In June, French financial newspaper Les Echos reported Dutch telecommunications company Altice was looking to unload Teads, the France-based video ad tech firm it had acquired for just over $300 million in 2017.
Teads Executive Chairman Pierre Chappaz had previously said he was looking to arrange a leveraged buyout backed by U.S. private equity to take control of the company from Altice, Bloomberg reported. In July, Bloomberg also reported that three private equity firms had made bids for the video ad tech company, which could have valued it at north of $1 billion.
Two sources said the unicorn price tag put off some possible buyers.
In an emailed statement provided to Digiday, Chappaz said, “Altice is not selling Teads. Altice and Teads are always exploring our options concerning the optimization of our capital structure.”
A Teads spokeswoman said the company is now at 830 people. Teads booked $430 million in gross revenue last year, and revenue growth this year is at 30%, the spokeswoman said.
Sources said more than $1 billion might be optimistic, given multiple revenue comparisons to other public companies in the space like Criteo (although Criteo is ironing out its own issues at the moment and its shares have dropped dramatically this year).
The recent ad tech unwinding and macro concerns aren’t to say M&A in the space has slowed down. There were 67 ad tech deals in the first three quarters of this year, according to advisory firm Results International, which defines a deal as any transaction where a company takes at least a 40% stake in another. That was up on the 47 deals in the same period in 2018.
Where might some ad tech companies find new homes? Sources suggested private-equity firms are once again circling around ad tech outfits that are still growing. And ad tech companies working within the growing advanced TV space are seen as attractive assets.

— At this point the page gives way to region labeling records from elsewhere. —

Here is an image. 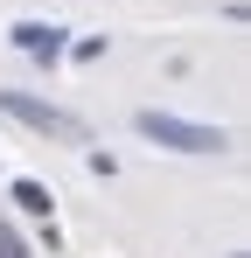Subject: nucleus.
Here are the masks:
<instances>
[{"mask_svg": "<svg viewBox=\"0 0 251 258\" xmlns=\"http://www.w3.org/2000/svg\"><path fill=\"white\" fill-rule=\"evenodd\" d=\"M140 133L154 147H174V154H223L230 147L223 126H196V119H174V112H140Z\"/></svg>", "mask_w": 251, "mask_h": 258, "instance_id": "obj_1", "label": "nucleus"}, {"mask_svg": "<svg viewBox=\"0 0 251 258\" xmlns=\"http://www.w3.org/2000/svg\"><path fill=\"white\" fill-rule=\"evenodd\" d=\"M0 112H14L21 126L49 133V140H84V126L63 112V105H42V98H28V91H0Z\"/></svg>", "mask_w": 251, "mask_h": 258, "instance_id": "obj_2", "label": "nucleus"}, {"mask_svg": "<svg viewBox=\"0 0 251 258\" xmlns=\"http://www.w3.org/2000/svg\"><path fill=\"white\" fill-rule=\"evenodd\" d=\"M7 35H14L21 56H42V63H56V56H63V28H56V21H14Z\"/></svg>", "mask_w": 251, "mask_h": 258, "instance_id": "obj_3", "label": "nucleus"}, {"mask_svg": "<svg viewBox=\"0 0 251 258\" xmlns=\"http://www.w3.org/2000/svg\"><path fill=\"white\" fill-rule=\"evenodd\" d=\"M14 203H21V210H28V216H49V203H56V196L42 188L35 174H21V181H14Z\"/></svg>", "mask_w": 251, "mask_h": 258, "instance_id": "obj_4", "label": "nucleus"}, {"mask_svg": "<svg viewBox=\"0 0 251 258\" xmlns=\"http://www.w3.org/2000/svg\"><path fill=\"white\" fill-rule=\"evenodd\" d=\"M0 258H21V237L14 230H0Z\"/></svg>", "mask_w": 251, "mask_h": 258, "instance_id": "obj_5", "label": "nucleus"}]
</instances>
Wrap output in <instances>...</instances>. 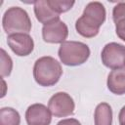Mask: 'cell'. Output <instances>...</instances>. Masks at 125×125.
I'll return each mask as SVG.
<instances>
[{
    "label": "cell",
    "mask_w": 125,
    "mask_h": 125,
    "mask_svg": "<svg viewBox=\"0 0 125 125\" xmlns=\"http://www.w3.org/2000/svg\"><path fill=\"white\" fill-rule=\"evenodd\" d=\"M105 21V9L100 2H90L84 9L83 15L76 21L77 32L86 38H92L99 33L100 26Z\"/></svg>",
    "instance_id": "1"
},
{
    "label": "cell",
    "mask_w": 125,
    "mask_h": 125,
    "mask_svg": "<svg viewBox=\"0 0 125 125\" xmlns=\"http://www.w3.org/2000/svg\"><path fill=\"white\" fill-rule=\"evenodd\" d=\"M62 74V69L61 63L52 57H42L34 63L33 76L40 86L49 87L55 85L60 80Z\"/></svg>",
    "instance_id": "2"
},
{
    "label": "cell",
    "mask_w": 125,
    "mask_h": 125,
    "mask_svg": "<svg viewBox=\"0 0 125 125\" xmlns=\"http://www.w3.org/2000/svg\"><path fill=\"white\" fill-rule=\"evenodd\" d=\"M2 25L9 35L16 33H27L31 30V21L25 10L20 7L9 8L2 19Z\"/></svg>",
    "instance_id": "3"
},
{
    "label": "cell",
    "mask_w": 125,
    "mask_h": 125,
    "mask_svg": "<svg viewBox=\"0 0 125 125\" xmlns=\"http://www.w3.org/2000/svg\"><path fill=\"white\" fill-rule=\"evenodd\" d=\"M59 58L61 62L69 66H76L84 63L89 56V47L78 41H64L59 48Z\"/></svg>",
    "instance_id": "4"
},
{
    "label": "cell",
    "mask_w": 125,
    "mask_h": 125,
    "mask_svg": "<svg viewBox=\"0 0 125 125\" xmlns=\"http://www.w3.org/2000/svg\"><path fill=\"white\" fill-rule=\"evenodd\" d=\"M103 63L111 69L122 68L125 66V46L111 42L106 44L102 51Z\"/></svg>",
    "instance_id": "5"
},
{
    "label": "cell",
    "mask_w": 125,
    "mask_h": 125,
    "mask_svg": "<svg viewBox=\"0 0 125 125\" xmlns=\"http://www.w3.org/2000/svg\"><path fill=\"white\" fill-rule=\"evenodd\" d=\"M73 99L64 92H59L51 97L48 103V108L56 117H65L71 115L74 111Z\"/></svg>",
    "instance_id": "6"
},
{
    "label": "cell",
    "mask_w": 125,
    "mask_h": 125,
    "mask_svg": "<svg viewBox=\"0 0 125 125\" xmlns=\"http://www.w3.org/2000/svg\"><path fill=\"white\" fill-rule=\"evenodd\" d=\"M67 35L68 28L61 20H57L43 25L42 37L47 43H63Z\"/></svg>",
    "instance_id": "7"
},
{
    "label": "cell",
    "mask_w": 125,
    "mask_h": 125,
    "mask_svg": "<svg viewBox=\"0 0 125 125\" xmlns=\"http://www.w3.org/2000/svg\"><path fill=\"white\" fill-rule=\"evenodd\" d=\"M8 45L11 50L20 57L28 56L34 48V42L27 33H16L8 36Z\"/></svg>",
    "instance_id": "8"
},
{
    "label": "cell",
    "mask_w": 125,
    "mask_h": 125,
    "mask_svg": "<svg viewBox=\"0 0 125 125\" xmlns=\"http://www.w3.org/2000/svg\"><path fill=\"white\" fill-rule=\"evenodd\" d=\"M25 120L28 125H50L51 111L42 104H31L26 109Z\"/></svg>",
    "instance_id": "9"
},
{
    "label": "cell",
    "mask_w": 125,
    "mask_h": 125,
    "mask_svg": "<svg viewBox=\"0 0 125 125\" xmlns=\"http://www.w3.org/2000/svg\"><path fill=\"white\" fill-rule=\"evenodd\" d=\"M34 14L36 19L43 24H47L54 21L60 20V15L57 14L49 5L48 0H39L33 2Z\"/></svg>",
    "instance_id": "10"
},
{
    "label": "cell",
    "mask_w": 125,
    "mask_h": 125,
    "mask_svg": "<svg viewBox=\"0 0 125 125\" xmlns=\"http://www.w3.org/2000/svg\"><path fill=\"white\" fill-rule=\"evenodd\" d=\"M107 88L115 95L125 94V68L112 69L107 76Z\"/></svg>",
    "instance_id": "11"
},
{
    "label": "cell",
    "mask_w": 125,
    "mask_h": 125,
    "mask_svg": "<svg viewBox=\"0 0 125 125\" xmlns=\"http://www.w3.org/2000/svg\"><path fill=\"white\" fill-rule=\"evenodd\" d=\"M112 18L115 23V30L117 36L125 41V2H119L114 6L112 11Z\"/></svg>",
    "instance_id": "12"
},
{
    "label": "cell",
    "mask_w": 125,
    "mask_h": 125,
    "mask_svg": "<svg viewBox=\"0 0 125 125\" xmlns=\"http://www.w3.org/2000/svg\"><path fill=\"white\" fill-rule=\"evenodd\" d=\"M95 125H111L112 124V109L106 103H101L95 109Z\"/></svg>",
    "instance_id": "13"
},
{
    "label": "cell",
    "mask_w": 125,
    "mask_h": 125,
    "mask_svg": "<svg viewBox=\"0 0 125 125\" xmlns=\"http://www.w3.org/2000/svg\"><path fill=\"white\" fill-rule=\"evenodd\" d=\"M21 116L12 107H2L0 109V125H20Z\"/></svg>",
    "instance_id": "14"
},
{
    "label": "cell",
    "mask_w": 125,
    "mask_h": 125,
    "mask_svg": "<svg viewBox=\"0 0 125 125\" xmlns=\"http://www.w3.org/2000/svg\"><path fill=\"white\" fill-rule=\"evenodd\" d=\"M0 73L1 78L9 76L13 68V62L10 56L5 52L4 49H1V64H0Z\"/></svg>",
    "instance_id": "15"
},
{
    "label": "cell",
    "mask_w": 125,
    "mask_h": 125,
    "mask_svg": "<svg viewBox=\"0 0 125 125\" xmlns=\"http://www.w3.org/2000/svg\"><path fill=\"white\" fill-rule=\"evenodd\" d=\"M48 3L50 5V7L57 13V14H61V13H64L67 12L68 10H70L72 8V6L74 5V1H59V0H48Z\"/></svg>",
    "instance_id": "16"
},
{
    "label": "cell",
    "mask_w": 125,
    "mask_h": 125,
    "mask_svg": "<svg viewBox=\"0 0 125 125\" xmlns=\"http://www.w3.org/2000/svg\"><path fill=\"white\" fill-rule=\"evenodd\" d=\"M57 125H81V123L74 118H67V119H62L60 121Z\"/></svg>",
    "instance_id": "17"
},
{
    "label": "cell",
    "mask_w": 125,
    "mask_h": 125,
    "mask_svg": "<svg viewBox=\"0 0 125 125\" xmlns=\"http://www.w3.org/2000/svg\"><path fill=\"white\" fill-rule=\"evenodd\" d=\"M118 118H119L120 125H125V105L121 108V110L119 112V115H118Z\"/></svg>",
    "instance_id": "18"
}]
</instances>
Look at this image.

The other traditional strategic buyers — other ad tech companies and media owners — are unlikely to have completely turned their backs either as they seek scale in a digital ad market dominated by Google and Facebook. Take the recent Taboola and Outbrain merger, which the companies positioned as a way to offer advertisers another scaled alternative to the duopoly.
“Most large companies tend to be very conservative in how they make decisions; at the same time, they want to pursue growth,” said Brian Wieser, GroupM global president of business intelligence. “They often don’t know the best way to find it, but something that tends to provide comfort is when you see other companies taking an action going in a certain direction.”
“That tends to explain why you see a lot of multiple companies making similar choices,” Wieser added.